Collected data:
[Start of section]

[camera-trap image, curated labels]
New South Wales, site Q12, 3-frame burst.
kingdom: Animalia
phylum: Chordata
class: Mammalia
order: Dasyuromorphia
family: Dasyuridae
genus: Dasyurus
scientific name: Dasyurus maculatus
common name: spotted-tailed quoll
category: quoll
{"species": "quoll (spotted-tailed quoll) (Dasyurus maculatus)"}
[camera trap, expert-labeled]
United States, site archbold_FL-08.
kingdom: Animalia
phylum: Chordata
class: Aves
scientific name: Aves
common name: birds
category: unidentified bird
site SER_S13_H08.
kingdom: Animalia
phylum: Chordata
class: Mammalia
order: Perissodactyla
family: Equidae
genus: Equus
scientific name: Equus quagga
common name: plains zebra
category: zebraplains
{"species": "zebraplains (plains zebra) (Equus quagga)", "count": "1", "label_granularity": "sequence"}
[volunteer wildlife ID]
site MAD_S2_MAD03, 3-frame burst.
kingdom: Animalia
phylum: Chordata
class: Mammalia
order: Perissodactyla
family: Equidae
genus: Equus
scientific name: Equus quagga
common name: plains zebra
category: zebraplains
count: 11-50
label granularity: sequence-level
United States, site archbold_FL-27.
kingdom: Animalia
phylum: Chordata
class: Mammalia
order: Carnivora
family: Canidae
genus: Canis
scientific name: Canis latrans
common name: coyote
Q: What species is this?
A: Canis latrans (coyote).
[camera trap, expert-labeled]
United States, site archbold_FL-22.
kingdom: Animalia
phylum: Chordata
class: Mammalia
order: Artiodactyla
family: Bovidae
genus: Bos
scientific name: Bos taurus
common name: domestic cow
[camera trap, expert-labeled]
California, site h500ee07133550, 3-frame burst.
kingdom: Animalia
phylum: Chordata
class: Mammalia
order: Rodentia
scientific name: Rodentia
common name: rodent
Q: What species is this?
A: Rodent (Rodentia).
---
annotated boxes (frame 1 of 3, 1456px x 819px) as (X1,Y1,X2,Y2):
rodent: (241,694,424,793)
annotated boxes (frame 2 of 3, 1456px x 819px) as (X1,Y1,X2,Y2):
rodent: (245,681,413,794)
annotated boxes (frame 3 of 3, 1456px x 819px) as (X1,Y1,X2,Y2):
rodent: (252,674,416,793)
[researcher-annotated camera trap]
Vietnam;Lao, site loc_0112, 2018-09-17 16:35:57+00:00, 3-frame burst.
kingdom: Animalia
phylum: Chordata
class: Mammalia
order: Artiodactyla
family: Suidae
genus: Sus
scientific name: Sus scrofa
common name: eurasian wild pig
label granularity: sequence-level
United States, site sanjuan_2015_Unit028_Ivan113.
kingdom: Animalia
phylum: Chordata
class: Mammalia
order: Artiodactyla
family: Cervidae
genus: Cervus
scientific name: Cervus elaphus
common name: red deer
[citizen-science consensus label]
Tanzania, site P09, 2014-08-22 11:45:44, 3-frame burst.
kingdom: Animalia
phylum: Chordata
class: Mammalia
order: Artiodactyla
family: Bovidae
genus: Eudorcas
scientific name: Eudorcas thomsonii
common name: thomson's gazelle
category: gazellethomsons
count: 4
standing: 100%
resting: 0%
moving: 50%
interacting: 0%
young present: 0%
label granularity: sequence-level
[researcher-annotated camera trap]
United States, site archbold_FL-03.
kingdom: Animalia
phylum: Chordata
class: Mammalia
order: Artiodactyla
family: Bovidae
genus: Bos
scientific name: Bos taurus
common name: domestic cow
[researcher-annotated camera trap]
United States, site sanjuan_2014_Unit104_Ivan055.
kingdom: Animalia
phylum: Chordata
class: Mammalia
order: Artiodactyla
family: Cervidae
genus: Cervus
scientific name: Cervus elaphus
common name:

[End of section]

**TASK ITEM**
With no word changed, write the entries out once more.

**FINISHED EXERCISE**
[camera-trap image, curated labels]
New South Wales, site Q12, 3-frame burst.
kingdom: Animalia
phylum: Chordata
class: Mammalia
order: Dasyuromorphia
family: Dasyuridae
genus: Dasyurus
scientific name: Dasyurus maculatus
common name: spotted-tailed quoll
category: quoll
{"species": "quoll (spotted-tailed quoll) (Dasyurus maculatus)"}
[camera trap, expert-labeled]
United States, site archbold_FL-08.
kingdom: Animalia
phylum: Chordata
class: Aves
scientific name: Aves
common name: birds
category: unidentified bird
site SER_S13_H08.
kingdom: Animalia
phylum: Chordata
class: Mammalia
order: Perissodactyla
family: Equidae
genus: Equus
scientific name: Equus quagga
common name: plains zebra
category: zebraplains
{"species": "zebraplains (plains zebra) (Equus quagga)", "count": "1", "label_granularity": "sequence"}
[volunteer wildlife ID]
site MAD_S2_MAD03, 3-frame burst.
kingdom: Animalia
phylum: Chordata
class: Mammalia
order: Perissodactyla
family: Equidae
genus: Equus
scientific name: Equus quagga
common name: plains zebra
category: zebraplains
count: 11-50
label granularity: sequence-level
United States, site archbold_FL-27.
kingdom: Animalia
phylum: Chordata
class: Mammalia
order: Carnivora
family: Canidae
genus: Canis
scientific name: Canis latrans
common name: coyote
Q: What species is this?
A: Canis latrans (coyote).
[camera trap, expert-labeled]
United States, site archbold_FL-22.
kingdom: Animalia
phylum: Chordata
class: Mammalia
order: Artiodactyla
family: Bovidae
genus: Bos
scientific name: Bos taurus
common name: domestic cow
[camera trap, expert-labeled]
California, site h500ee07133550, 3-frame burst.
kingdom: Animalia
phylum: Chordata
class: Mammalia
order: Rodentia
scientific name: Rodentia
common name: rodent
Q: What species is this?
A: Rodent (Rodentia).
---
annotated boxes (frame 1 of 3, 1456px x 819px) as (X1,Y1,X2,Y2):
rodent: (241,694,424,793)
annotated boxes (frame 2 of 3, 1456px x 819px) as (X1,Y1,X2,Y2):
rodent: (245,681,413,794)
annotated boxes (frame 3 of 3, 1456px x 819px) as (X1,Y1,X2,Y2):
rodent: (252,674,416,793)
[researcher-annotated camera trap]
Vietnam;Lao, site loc_0112, 2018-09-17 16:35:57+00:00, 3-frame burst.
kingdom: Animalia
phylum: Chordata
class: Mammalia
order: Artiodactyla
family: Suidae
genus: Sus
scientific name: Sus scrofa
common name: eurasian wild pig
label granularity: sequence-level
United States, site sanjuan_2015_Unit028_Ivan113.
kingdom: Animalia
phylum: Chordata
class: Mammalia
order: Artiodactyla
family: Cervidae
genus: Cervus
scientific name: Cervus elaphus
common name: red deer
[citizen-science consensus label]
Tanzania, site P09, 2014-08-22 11:45:44, 3-frame burst.
kingdom: Animalia
phylum: Chordata
class: Mammalia
order: Artiodactyla
family: Bovidae
genus: Eudorcas
scientific name: Eudorcas thomsonii
common name: thomson's gazelle
category: gazellethomsons
count: 4
standing: 100%
resting: 0%
moving: 50%
interacting: 0%
young present: 0%
label granularity: sequence-level
[researcher-annotated camera trap]
United States, site archbold_FL-03.
kingdom: Animalia
phylum: Chordata
class: Mammalia
order: Artiodactyla
family: Bovidae
genus: Bos
scientific name: Bos taurus
common name: domestic cow
[researcher-annotated camera trap]
United States, site sanjuan_2014_Unit104_Ivan055.
kingdom: Animalia
phylum: Chordata
class: Mammalia
order: Artiodactyla
family: Cervidae
genus: Cervus
scientific name: Cervus elaphus
common name:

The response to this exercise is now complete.